EXCERPT:
□ □ □
Grants to Fund Development Success
From Concept to FDA Clearance
On his first visit to Actuated Medical, Paul Frankhouser, a former executive vice president of Arrow International, said: "You know where you need to use your technology? Feeding tube cleaning. There is nothing on the market that reliably clears clogged tubes."
We used our systematic seven-stage development process to design and innovate a nasogastric tube clearing device that would solve the clinical challenge Mr. Frankhouser had brought to our attention.
The clinical need was understood, state of practice was identified, and the clinical consultants were selected. A strong proposal was written and submitted in December 2007, resulting in a Phase I Small Business Innovation Research (SBIR) grant from the National Science Foundation (NSF)—awarded in July 2008. During Phase I, our device was investigated (Stage 1) and proven feasible (Stage 2). We submitted a Phase II SBIR grant proposal in December 2008, which was awarded in July 2009. The device was developed from concept to verification-and-validation testing (Stages 4 & 5), and a 510(k) application for market clearance was submitted to the FDA June 2011.
Over 50 nurses and doctors were surveyed during the device's development to ensure that the final device would be effective and easy to use.
Thanks to the financial support of the National Science Foundation SBIR program and the hard work of Actuated Medical engineers, scientists, and product development experts, our feeding and decompression tube clearing device, TubeClear®, has gained market clearance for nasoenteral, nasogastric, gastrostomy, and jejunostomy feeding and decompression tubes.
Mr. Frankhouser joined Actuated Medical's Board of Directors shortly after his first visit to Actuated Medical. He is an active member of our medical device development team as Director of Innovation.
□ □ □
PROVIDED MATERIAL:

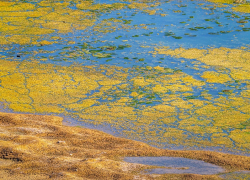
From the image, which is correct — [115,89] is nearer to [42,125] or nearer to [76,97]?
→ [76,97]

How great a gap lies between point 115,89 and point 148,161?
3.94 metres

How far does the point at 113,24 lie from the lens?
16.2 m

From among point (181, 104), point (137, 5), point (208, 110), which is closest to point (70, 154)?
point (181, 104)

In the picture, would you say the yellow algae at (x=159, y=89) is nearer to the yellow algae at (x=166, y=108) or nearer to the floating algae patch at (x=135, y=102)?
the floating algae patch at (x=135, y=102)

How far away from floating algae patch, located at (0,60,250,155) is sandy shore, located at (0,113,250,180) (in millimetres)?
762

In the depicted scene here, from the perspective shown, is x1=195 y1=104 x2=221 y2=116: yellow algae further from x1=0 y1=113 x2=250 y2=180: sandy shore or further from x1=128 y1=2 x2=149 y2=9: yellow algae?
x1=128 y1=2 x2=149 y2=9: yellow algae

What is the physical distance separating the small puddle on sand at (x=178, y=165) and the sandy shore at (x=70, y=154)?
0.14 metres

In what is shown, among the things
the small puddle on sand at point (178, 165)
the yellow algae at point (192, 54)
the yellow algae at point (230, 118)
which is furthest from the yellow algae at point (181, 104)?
the yellow algae at point (192, 54)

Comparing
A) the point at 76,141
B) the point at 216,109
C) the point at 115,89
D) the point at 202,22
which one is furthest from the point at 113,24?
the point at 76,141

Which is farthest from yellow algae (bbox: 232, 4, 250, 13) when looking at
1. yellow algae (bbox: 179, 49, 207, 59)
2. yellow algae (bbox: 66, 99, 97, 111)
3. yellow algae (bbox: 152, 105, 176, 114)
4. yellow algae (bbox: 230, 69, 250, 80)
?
yellow algae (bbox: 66, 99, 97, 111)

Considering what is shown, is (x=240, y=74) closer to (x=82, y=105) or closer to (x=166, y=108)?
(x=166, y=108)

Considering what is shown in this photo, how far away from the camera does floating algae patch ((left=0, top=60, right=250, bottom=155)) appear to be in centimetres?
821

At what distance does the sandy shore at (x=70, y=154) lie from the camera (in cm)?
598

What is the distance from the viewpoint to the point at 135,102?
9664 mm
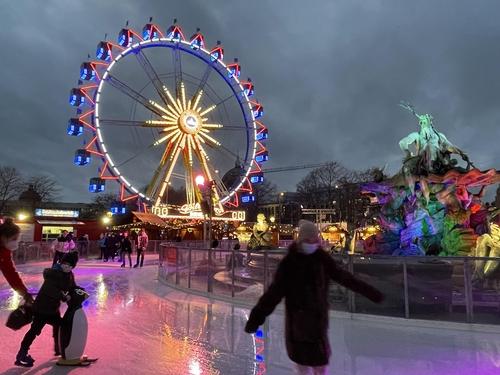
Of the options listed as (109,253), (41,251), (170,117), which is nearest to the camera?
(41,251)

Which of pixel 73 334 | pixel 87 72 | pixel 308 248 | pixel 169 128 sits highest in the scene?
pixel 87 72

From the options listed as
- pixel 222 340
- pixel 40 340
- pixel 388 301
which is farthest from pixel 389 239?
pixel 40 340

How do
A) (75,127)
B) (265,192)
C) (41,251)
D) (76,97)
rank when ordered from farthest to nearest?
(265,192) < (76,97) < (75,127) < (41,251)

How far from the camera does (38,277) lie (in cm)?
1627

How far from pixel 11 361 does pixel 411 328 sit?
5.85 m

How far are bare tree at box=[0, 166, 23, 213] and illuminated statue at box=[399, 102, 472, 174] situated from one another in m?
45.0

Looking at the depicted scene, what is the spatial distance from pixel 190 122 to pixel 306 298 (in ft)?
95.3

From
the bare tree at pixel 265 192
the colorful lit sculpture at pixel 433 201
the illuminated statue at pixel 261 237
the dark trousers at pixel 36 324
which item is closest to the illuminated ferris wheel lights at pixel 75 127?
the illuminated statue at pixel 261 237

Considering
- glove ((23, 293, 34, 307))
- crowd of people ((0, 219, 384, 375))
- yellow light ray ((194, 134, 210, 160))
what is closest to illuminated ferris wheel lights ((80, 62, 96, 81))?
yellow light ray ((194, 134, 210, 160))

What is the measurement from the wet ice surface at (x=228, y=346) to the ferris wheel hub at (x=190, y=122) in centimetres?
2237

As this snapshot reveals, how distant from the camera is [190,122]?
3166 cm

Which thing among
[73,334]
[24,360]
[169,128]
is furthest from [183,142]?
[24,360]

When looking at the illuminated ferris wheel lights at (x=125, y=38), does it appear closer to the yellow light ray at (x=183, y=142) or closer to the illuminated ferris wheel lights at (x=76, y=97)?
□ □ □
EXERCISE DETAILS: In the page about grant-funded device development, when was the Phase II SBIR grant awarded?

SOLUTION FOR THIS EXERCISE: July 2009